Terrence: a form of self-therapy. Beatles documentary: Paul McCartney try to write 'get back' - why doesn't he know what the next line should be??? I'm not like paul but watching other creators do things helps. With 'yesterday' the original lyrics were bad, but once you have structure you can fill in the rest. 'This is a paragraph that will explain the thing'

Veronica: curious to know: do people feel satisfied with what they write? can split into 2 people: the technical writer - have 0 problems writing this. vs writing personal stuff: always bad. I never revisit/re-read book reviews - I erase the previous review - the person who wrote that isn't me.

  • do you mean writing or publishing? I write every day in a diary, the world doesn't need to know that! who needs another hot take?

Jeremy: true of anything we've ever written. I'm writing for myself. the reader in mind is 'me who hasn't yet had that idea'. if I thought about other people reading this I couldn't do it.

Veronica: I think personal stuff has to be perfect

Sam: ephemeral websites, delete personal stuff you no longer agree with

Amar: who do you write for? client, family friends? how do you avoid thinking about people reading your stuff?

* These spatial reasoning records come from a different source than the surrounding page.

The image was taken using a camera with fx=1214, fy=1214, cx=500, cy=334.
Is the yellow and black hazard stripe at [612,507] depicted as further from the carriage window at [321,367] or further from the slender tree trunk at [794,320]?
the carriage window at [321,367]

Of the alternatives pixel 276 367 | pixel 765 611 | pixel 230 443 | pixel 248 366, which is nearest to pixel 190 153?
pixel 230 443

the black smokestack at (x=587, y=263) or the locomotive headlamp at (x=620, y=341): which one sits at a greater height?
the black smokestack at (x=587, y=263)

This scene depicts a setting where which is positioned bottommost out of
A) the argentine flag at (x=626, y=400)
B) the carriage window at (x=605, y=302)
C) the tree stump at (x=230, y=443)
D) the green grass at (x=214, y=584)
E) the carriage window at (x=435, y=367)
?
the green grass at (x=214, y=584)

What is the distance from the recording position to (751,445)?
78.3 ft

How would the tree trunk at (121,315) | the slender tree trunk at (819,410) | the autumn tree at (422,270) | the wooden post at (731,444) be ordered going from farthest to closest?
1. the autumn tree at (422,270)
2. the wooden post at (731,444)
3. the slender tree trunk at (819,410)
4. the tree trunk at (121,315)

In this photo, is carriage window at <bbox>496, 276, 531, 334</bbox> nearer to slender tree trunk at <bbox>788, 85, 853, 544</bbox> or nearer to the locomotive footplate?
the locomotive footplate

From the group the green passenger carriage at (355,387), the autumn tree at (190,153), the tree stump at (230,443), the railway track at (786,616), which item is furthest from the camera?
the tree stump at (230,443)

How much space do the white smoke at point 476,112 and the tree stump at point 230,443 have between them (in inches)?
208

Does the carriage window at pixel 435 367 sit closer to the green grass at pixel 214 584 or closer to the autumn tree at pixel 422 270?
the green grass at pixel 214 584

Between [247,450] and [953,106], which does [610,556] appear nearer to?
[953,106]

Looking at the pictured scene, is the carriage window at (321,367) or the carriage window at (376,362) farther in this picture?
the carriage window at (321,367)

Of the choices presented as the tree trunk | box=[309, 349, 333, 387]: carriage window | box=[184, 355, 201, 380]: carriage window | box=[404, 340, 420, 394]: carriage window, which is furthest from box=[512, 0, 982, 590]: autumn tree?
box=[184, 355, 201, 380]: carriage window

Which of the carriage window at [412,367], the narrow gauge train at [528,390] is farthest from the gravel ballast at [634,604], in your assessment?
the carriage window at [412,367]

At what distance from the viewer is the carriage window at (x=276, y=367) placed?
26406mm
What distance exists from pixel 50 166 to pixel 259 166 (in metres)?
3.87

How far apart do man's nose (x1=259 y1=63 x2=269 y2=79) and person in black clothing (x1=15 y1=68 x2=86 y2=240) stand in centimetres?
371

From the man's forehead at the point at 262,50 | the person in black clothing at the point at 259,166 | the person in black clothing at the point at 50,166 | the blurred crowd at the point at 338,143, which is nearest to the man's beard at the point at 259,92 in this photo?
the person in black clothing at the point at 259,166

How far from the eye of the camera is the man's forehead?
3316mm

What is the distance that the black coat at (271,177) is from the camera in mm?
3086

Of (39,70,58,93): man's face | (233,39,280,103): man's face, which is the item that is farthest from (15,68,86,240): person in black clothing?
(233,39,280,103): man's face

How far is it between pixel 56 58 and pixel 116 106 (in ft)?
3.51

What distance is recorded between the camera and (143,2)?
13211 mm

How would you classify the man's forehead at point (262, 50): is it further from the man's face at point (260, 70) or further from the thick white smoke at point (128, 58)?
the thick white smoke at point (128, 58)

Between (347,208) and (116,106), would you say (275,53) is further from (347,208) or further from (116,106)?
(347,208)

Fran: took a long time to stop caring about what you put 'out there'. I made it a point not to delete them...

Jeremy/Jon: stop caring about what other people think. however structure, ease of reading is also true!

James: took a lot of writing to be able to read what I've written. people started to be really nice! now, esp for technical writing, I'm used to constructive feedback. only sometimes I ask friend to proofread it.

Terrence: depends on what you're writing about. 'vote for XXX' - you'll get some angry people. 'why I don't like JavaScript' - you get some angry people but not dangerous/wrong

Jeremy: if I'm only writing about me, how can anyone say it's incorrect?

Veronica: my fear of putting out personal stuff comes from school. I liked to put out stories but high school teachers criticized my work. need to get over that voice in my head.

Jeremy: everyone has an inner critic, just need to quieten it

Veronica: inner critic is useful to avoid writing BS but needs to be constructive. Instagram helps my mum avoid reading it!

Jeremy: you should really email people to say you liked that post. be that person.

Matthew: draft post: personal terms & conditions ('manuals of me'). we need our own. 'this is what a like from me means'. 'if you send a text I might not reply'. I've started only commenting to say thanks! it's a nice process.

Terrence: don't sent voice notes haha

Fran: women on the web more likely to get negative comments/mansplaining. bar is higher for then.

Matthew: Dan Hon: 'do not mansplain' cards

(end of session)

James: happy to review written work tomorrow!